安住副大臣「これからの日本の防衛は北から南へのスイングをしなくてはならないと思っている。陸上自衛隊を(先島地域に)駐屯することを県民の皆さんにも受け入れて頂けるのであれば、私達は来年度の調査費も含めて着々と準備はしたいと思っている」
着々と準備を進める、という政府の姿勢に対し、各候補者はこう考えます。
仲井真候補「与那国だろうと、どこだろうと配置するべきだと思います。尖閣とは絡んでないと思いますが、尖閣もたまたま出てきていると思いますが、それぞれの島に、きちっと必要に応じて、防衛、自衛隊をおくというのは当然のことだと思います。
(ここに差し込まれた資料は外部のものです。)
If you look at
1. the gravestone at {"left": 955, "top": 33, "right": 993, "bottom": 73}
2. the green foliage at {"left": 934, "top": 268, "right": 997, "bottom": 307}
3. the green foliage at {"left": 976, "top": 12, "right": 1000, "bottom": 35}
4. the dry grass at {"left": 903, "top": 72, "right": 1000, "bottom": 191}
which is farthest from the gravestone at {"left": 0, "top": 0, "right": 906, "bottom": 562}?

ただし沖縄の戦中・戦後の歴史を考えると住民の県民の理解と協力を得るということは大前提になるとは思います」
一方、これに反対しているのは伊波さん。
伊波候補「海上保安庁は日本の漁船の安全操業を確保する意味から、一定の警備強化は必要だと思います。ただ自衛隊を増強しようという、2万人という数も聞こえますよね、先島に。そういうことはやめたほうがいいと思います。逆に、本当に一触即発で何か起こったら、それを修復するのに長い年月かかると思います」
金城竜郎さんは「尖閣沖縄を守るには、先島に自衛隊配備を国に要請する」と主張しています。
中国漁船衝突事件をきっかけに全国的な議論を呼んでいる尖閣問題、そして周辺警備を理由に加速化しようとする自衛隊の強化、先島への自衛隊の配置。外交や防衛は国が考えるべき問題ではありますが、沖縄の海の安全のために沖縄の知事がどのような主張をしているかを見極めるのは大切です。各候補者の主張は大きく異なり、今回の知事選の大きな争点の一つと言えます。